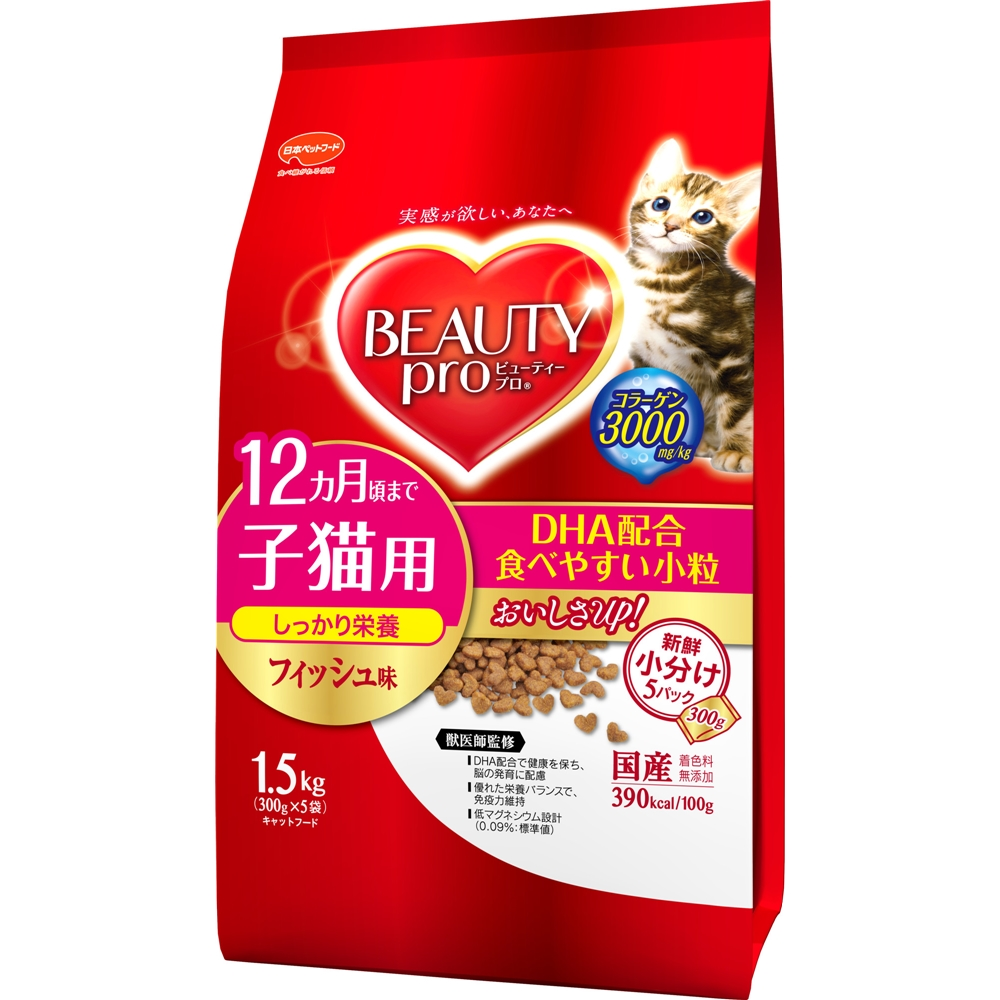 ビューティープロ 2ヶ月から12ヶ月までの子猫用 おいしいフィッシュ味1.5kg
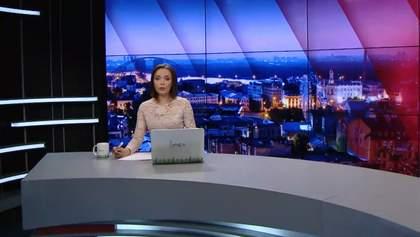 Випуск новин за 22:00: Морська блокада Росії. Закон про розмитнення авто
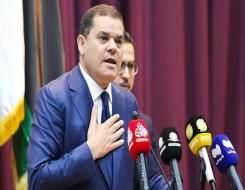 المغرب اليوم - مؤتمر دعم استقرار ليبيا يدعو إلى تأمين البيئة المناسبة لإجراء الانتخابات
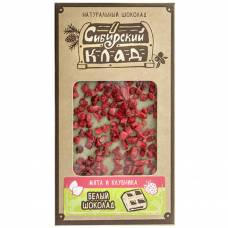 Шоколад белый Мята и клубника Сибирский Клад, 100 гр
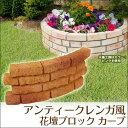 花壇 コンクリート 花壇材 ブロック アンティークレンガ風 カーブ (W56×H23×厚6cm) ブロック 仕切り 土留め 囲い 連杭 レンガ Theバーゲン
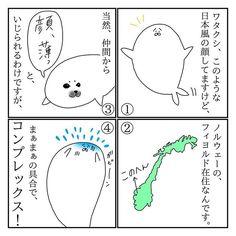 #アザラシまんが 1 #アザラシ#イラスト#マンガ#漫画#4コマ#シュール#seal #illustration#manga#©️min#シニカルなアザラシ #ノルウェー#フィヨルド#Norway#fjord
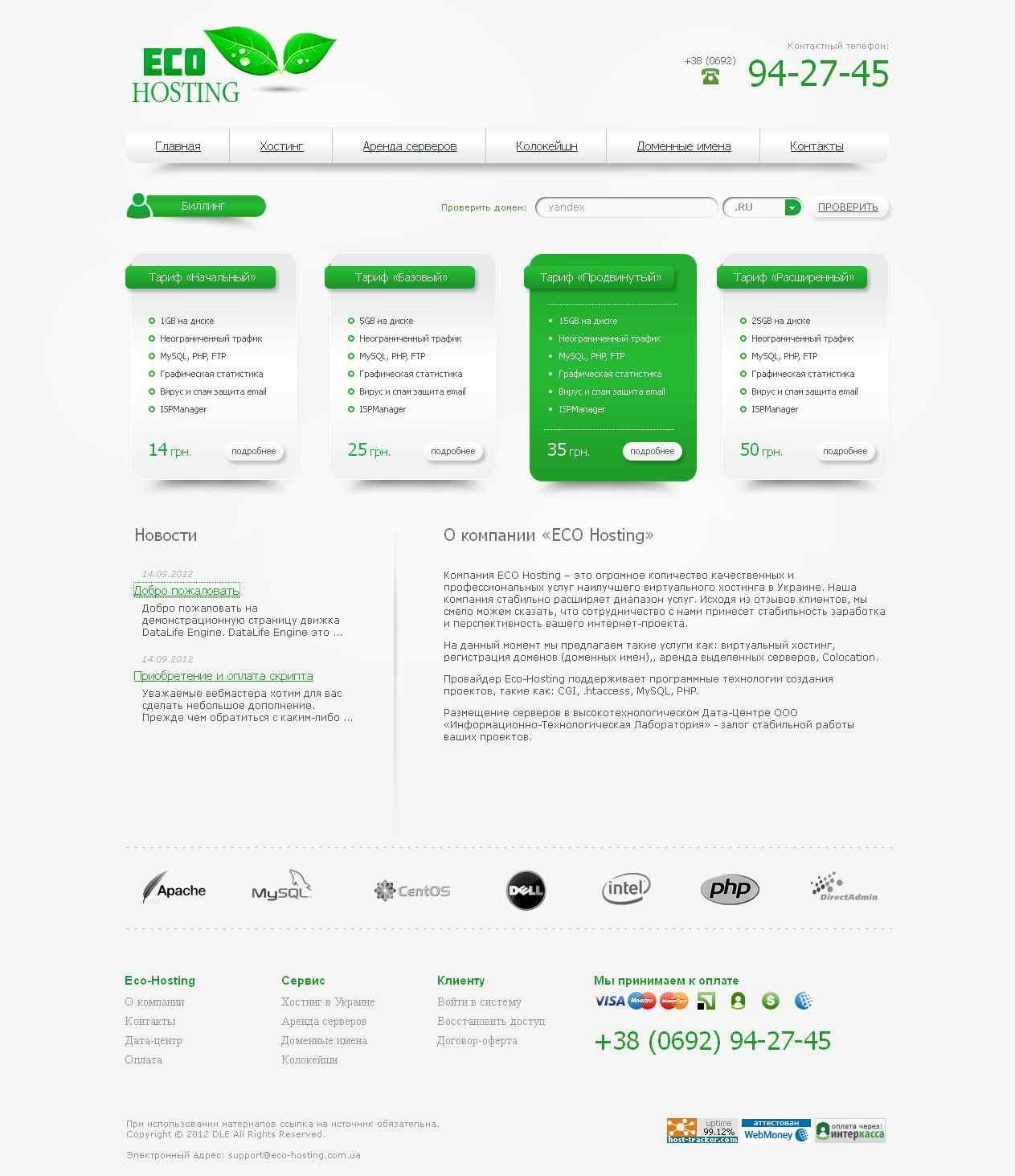 Название шаблона: корпоративный сайт v10 год: 2015 автор: elitrusikom движок (cms): dle 104 (utf-8) основные цвета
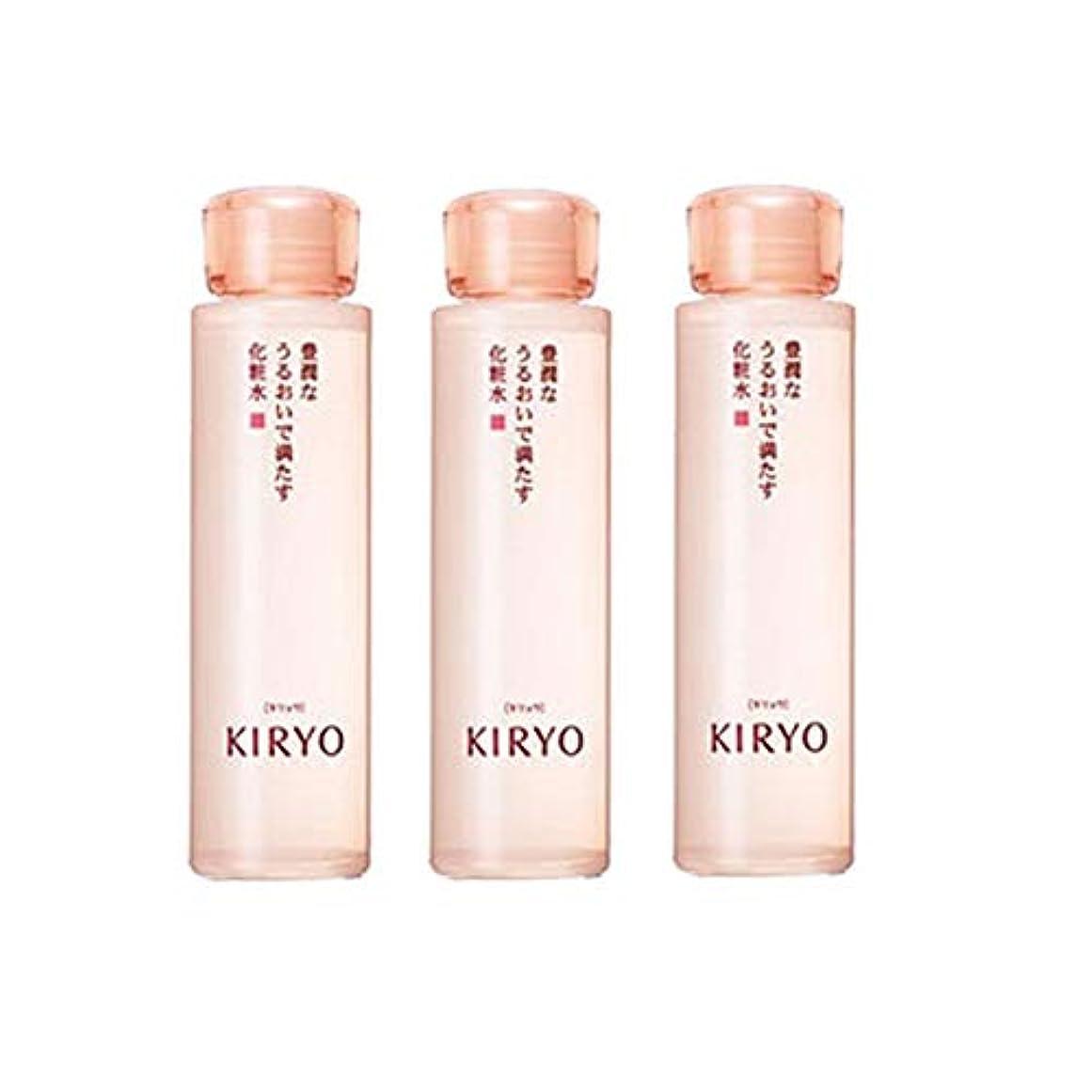 できれば吸収するレルム【資生堂】KIRYO キリョウ ローション II (しっとり)150mL ×3個セット【International shipping available】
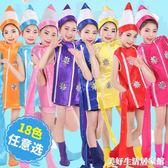 兒童七彩畫筆演出服幼兒園團體舞蹈服鉛筆合唱服小荷風采蠟筆道具 美好生活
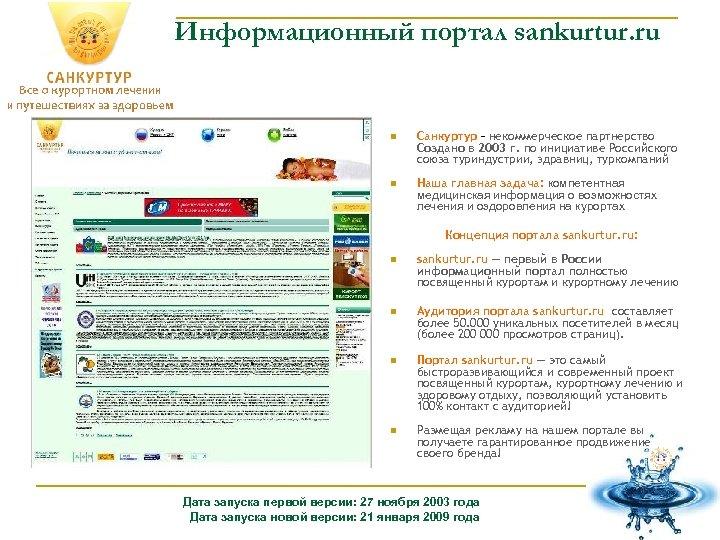 Информационный портал sankurtur. ru n Санкуртур – некоммерческое партнерство Создано в 2003 г. по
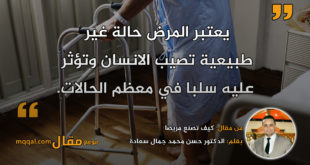كيف تصنع مريضا|| بقلم: الدكتور حسن محمد جمال سعادة|| موقع مقال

**Problem details:** Copy the entries exactly. Leave out the images.

**Written response:**
 ビューティープロ 2ヶ月から12ヶ月までの子猫用 おいしいフィッシュ味1.5kg
 Випуск новин за 22:00: Морська блокада Росії. Закон про розмитнення авто
 المغرب اليوم - مؤتمر دعم استقرار ليبيا يدعو إلى تأمين البيئة المناسبة لإجراء الانتخابات
 Шоколад белый Мята и клубника Сибирский Клад, 100 гр
 花壇 コンクリート 花壇材 ブロック アンティークレンガ風 カーブ (W56×H23×厚6cm) ブロック 仕切り 土留め 囲い 連杭 レンガ Theバーゲン
 #アザラシまんが 1 #アザラシ#イラスト#マンガ#漫画#4コマ#シュール#seal #illustration#manga#©️min#シニカルなアザラシ #ノルウェー#フィヨルド#Norway#fjord
 Название шаблона: корпоративный сайт v10 год: 2015 автор: elitrusikom движок (cms): dle 104 (utf-8) основные цвета
 できれば吸収するレルム【資生堂】KIRYO キリョウ ローション II (しっとり)150mL ×3個セット【International shipping available】
 兒童七彩畫筆演出服幼兒園團體舞蹈服鉛筆合唱服小荷風采蠟筆道具 美好生活
 Информационный портал sankurtur. ru n Санкуртур – некоммерческое партнерство Создано в 2003 г. по
كيف تصنع مريضا|| بقلم: الدكتور حسن محمد جمال سعادة|| موقع مقال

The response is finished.